Book Review: "Mornings in Jenin" by Susan Abulhawa

Contributed By Titania (Thanks)


Please read "Mornings in Jenin" by

Susan Abulhawa.

February 21, 2010 05:07 PM EST

Mornings in Jenin
Susan Adulhawa

ISBN: 978-1-60819-046-1
Bloomsbury


What is life like as a perpetual refugee? Most in the West can’t even conceive of living in a stateless society, where two peoples are constantly at war, both having been wronged by society and history. This is Palestine in the modern world. It’s about as foreign an environment as most readers could imagine.Before reading Mornings in Jenin, my only real insight into the Israeli-Palestinian conflict had come from dry news reports of atrocities on both sides over the years. This book is a life changing force. It won’t necessarily change your political leanings, but it will take you far into the Palestinian mindset and make apparent just how impossible this conflict is for any side to “win.”

There is no common ground, and yet these two groups are exactly in the same spot, each seeking the security of being able to live in peace on a land they can call their own.

Although it is a fictional account, there are plenty of real news events included in the book, including the massacres at the Sabra and Shatila refugee camps and the bombing of Beirut. The story told here is that of one Palestinian family, whose roots are in the olive groves of Palestine before the 1948 creation of the state of Israel. In particular, the novel is told from the point of view of the youngest daughter, Amal, who was born after the family had been exiled to the refugee camp of Jenin.

As one would expect, this novel is one of heartbreak and loss, of coping with unimaginable tragedy and hope for a restoration of what was taken.

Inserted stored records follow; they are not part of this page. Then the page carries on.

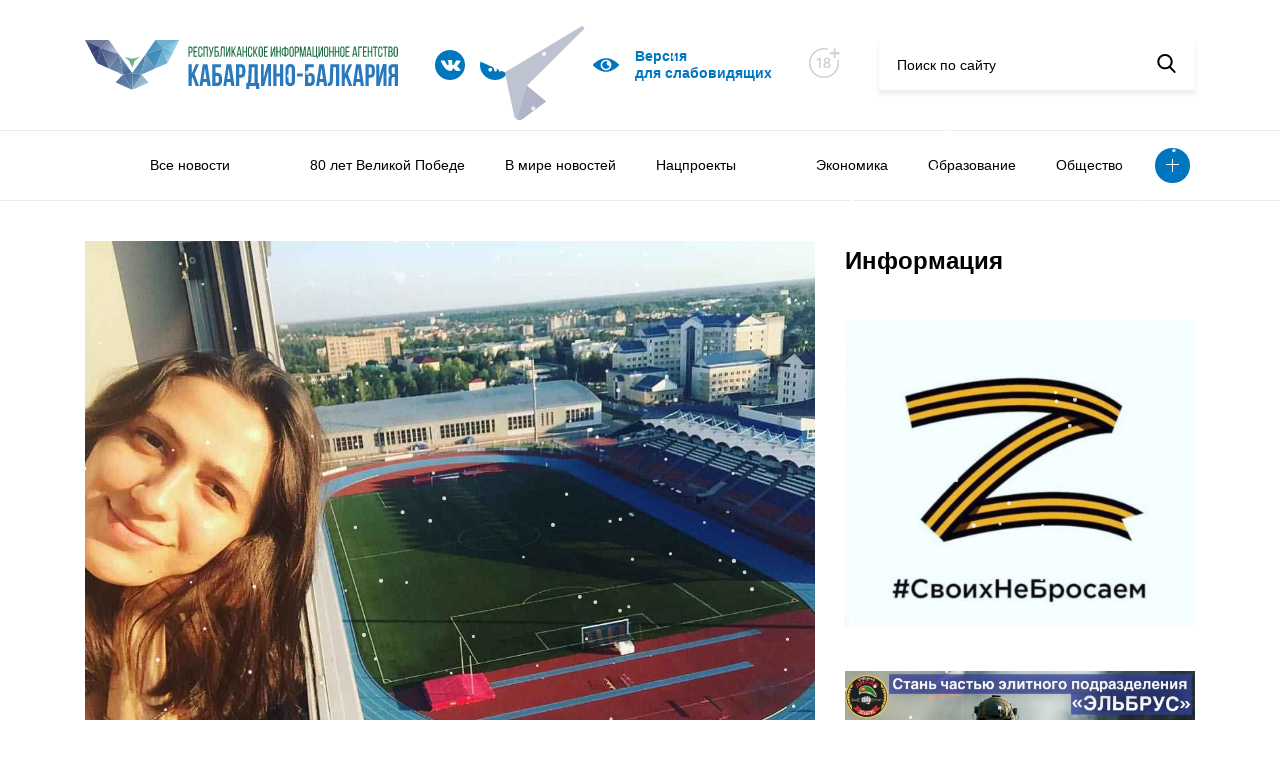

--- FILE ---
content_type: text/css
request_url: https://kbrria.ru/local/templates/kbrria_r52/css/new.css
body_size: 1282
content:
.sticky__search {
	background: #ffffff;
	box-shadow: 0px 4px 4px rgba(54, 59, 61, 0.1);
	border-radius: 3px;
	width: 316px;
	height: 50px;
	padding-left: 18px;
	padding-right: 19px;
}

.sticky__search input {
	width: 316px;
	box-sizing: border-box;
}

.sticky__search button svg {
	fill: #000;
}

.sticky__search button:hover svg {
	fill: #0076BF;
}

.controls .prev {
	margin-right: 3.5px;
}

.controls .next {
	margin-left: 3.5px;
}

.news-item__heading:before {
	color: #0076BF;
}

.news-item__heading:hover:before {
	color: #5DB7EA;
}

.news-detail__share ul li a:hover {
	color: #5DB7EA;
}

.controls {
	position: relative;
}

.controls .page {
	margin-right: 3.5px;
	margin-left: 3.5px;
}

.controls .current {
	background: #0076BF;
	color: #fff;
}

.controls .page:before,
.controls .more-pages:before {
	display: none;
}

.controls .page div {
	padding-top: 14px;
	font-size: 18px;
	line-height: 21px;
	text-align: center;
}

.controls .page:hover {
	background: #FFFFFF;
	border: 2px solid #0076BF;
	box-sizing: border-box;
	border-radius: 3px;
	color: #0076BF;
	transition: 0.2s;
}

.controls .page:hover div {
	padding-top: 12px;
	transition: 0.2s;
}

.controls .more-pages {
	box-shadow: none;
	width: 184px;
	font-size: 18px;
	line-height: 21px;
	text-align: center;
}

.controls .more-pages:hover {
	background: #FFFFFF;
}

.controls .more-pages div {
	padding-top: 14px;
}

.news-detail .news-detail__sh {
	margin: 20px 0 60px;
}

.news-detail .news-detail__sh span {
	font-weight: bold;
	font-size: 14px;
	line-height: 17px;
	color: #0077c1;
	display: block;
	margin-bottom: 18px;
}

.news-detail .news-detail__sh ul {
	height: 45px;
	align-items: flex-end;
	display: flex;
}

.news-detail .news-detail__sh ul li a {
	height: 45px;
	width: 40px;
	display: flex;
	align-items: flex-end;
	margin-right: 10px;
}

.sm svg {
	fill: #0076BF;
}

.news-detail .news-detail__sh ul li .sm:hover svg,
.news-detail .news-detail__sh ul li .sm svg:hover {
	fill: #5DB7EA;
}

.all-news .news .news-item .news-item__image {
	width: 30%;
}

.all-news .news .news-item .news-item__image a {
	display: block;
}

.all-news .news .news-item .news-item__image a img {
	object-fit: contain;
	width: 100%;
	height: auto;
}

.all-news .news .news-item .news-item__content {
	display: flex;
	flex-direction: column;
	width: 70%;
	margin-bottom: auto;
}

.all-news .news.news_full .news-item {
	display: flex;
	flex-direction: row;
}

.news-detail__image {
	position: relative;
	padding-bottom: 40%;
	padding-top: 30%;
	height: 0;
	overflow: hidden;
}

.news-detail__image iframe {
	position: absolute;
	top: 0;
	left: 0;
	width: 100%;
	height: 100%;
}

.news-detail__image img {
	position: absolute;
	top: 0;
	left: 0;
	width: 100%;
}

.inner-news .controls {
	justify-content: flex-end;
	padding-right: 11px;
}

.inner-news .controls a:last-child,
.help .controls a:last-child,
.videos .controls a:last-child {
	margin-right: 0;
}

.help .controls {
	justify-content: flex-end;
	padding-right: 4px;
}

.videos .controls {
	justify-content: flex-end;
	padding-right: 22px;
}

.banner-info img {
	z-index: 10;
}

.sticky .sticky__logo img:not(.mobile) {
	width: 413px;
}

.sticky .sticky__visual svg {
	min-width: 26px;
	height: 26px;
}

@media (max-width: 1400px) {
	.sticky .sticky__logo img:not(.mobile) {
		width: 313px;
	}
}

@media screen and (max-width: 900px) {
	.news.news_full .news-item {
		grid-template-columns: 0px 1fr;
	}
}

@media (max-width: 1199px) {
	.sticky .sticky__visual {
		display: none;
	}
}

@media (max-width: 990px) {
	.sticky .sticky__socials {
		display: none;
	}
}

@media (max-width: 800px) {
	.sticky .sticky__visual {
		display: none;
	}

	.sticky__search input {
		display: flex;
	}

	.sticky .sticky__search {
		margin-left: 20px;
		margin-top: 0;
		max-width: 295px;
		flex: 35%;
	}
}

@media (max-width: 767px) {
	.sticky {
		justify-content: center;
	}

	.sticky .sticky__logo img:not(.mobile) {
		text-align: center;
	}

	.sticky&gt;

	* {
		flex: none;
	}

	.sticky .sticky__search {
		margin: 0 auto;
		margin-top: 22px;
	}

	.controls .more-pages {
		display: none;
	}

	.news-detail__description iframe {
		max-width: 100%;
	}
}

@media (max-width: 425px) {
	.sticky .sticky__logo img:not(.mobile) {
		display: block;
	}

	.sticky .sticky__logo img.mobile {
		display: none;
	}

	.sticky__burger {
		display: block;
		width: 40px;
		margin-top: 0;
	}

	.sticky__logo .mobile {
		margin: 0;
	}

	.sticky .sticky__search {
		margin: 0 auto;
		margin-top: 22px;
		height: 40px;
	}

	.header {
		padding-left: 10px;
		padding-right: 10px;
	}

	.sticky&gt;

	* {
		flex: 1 1 auto;
	}

	.sticky .sticky__logo img:not(.mobile) {
		width: 175px;
	}

	.controls a {
		width: 40px;
		height: 40px;
	}

	.controls .page div {
		padding-top: 10px;
	}
}

@media (max-width: 400px) {
	.sticky .sticky__search {
		width: 90%;
	}
}

@media (max-width: 800px) {
	.eighteen {
		padding-left: 15px;
	}
}

@media (max-width: 400px) {
	.eighteen {
		padding-left: 5px;
	}
}

.news-item__category {
	font-weight: bold;
	font-weight: 900;
	line-height: 14px;
	color: #0076BF;
}

.news-item__heading {
	font-weight: bold;
	font-weight: 700;
}

a:focus {
	outline: inherit;
}

.news-detail__description a {
	color: #337ab7 !important;
}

An interesting component in the story is the circumstance in which one brother of the family (presumed dead) is raised as an Israeli Jew. More than anything, this duality and tenuousness of life is what sets this book apart from merely being a diatribe about Palestinian loss. It is so easy to see how both sides feel and why they take the actions they do to defend what each considers to be “their” exclusive homeland.

As if all this weren’t reason enough to read Mornings in Jenin, author Susan Abulhawa has written one of the most lyrical and prosaic books I‘ve ever read. There are passages that will cause a reader to stop mid-story in awe, so beautifully written are they. It is this beauty that helps carry the heavy meaning of loss. Understanding what land means to a landless people is made more bittersweet by this compelling writing, of her beautiful descriptions of the land, the family‘s love for one another, and the stoic endurance that is adopted when one suffers a fatal loss.

This is the story of loss that no political solution can solve. Yet despite the tragedies heaped on one family, there is still reason for hope and humanity, to carry on, to love again. It’s a powerful book, beautifully written.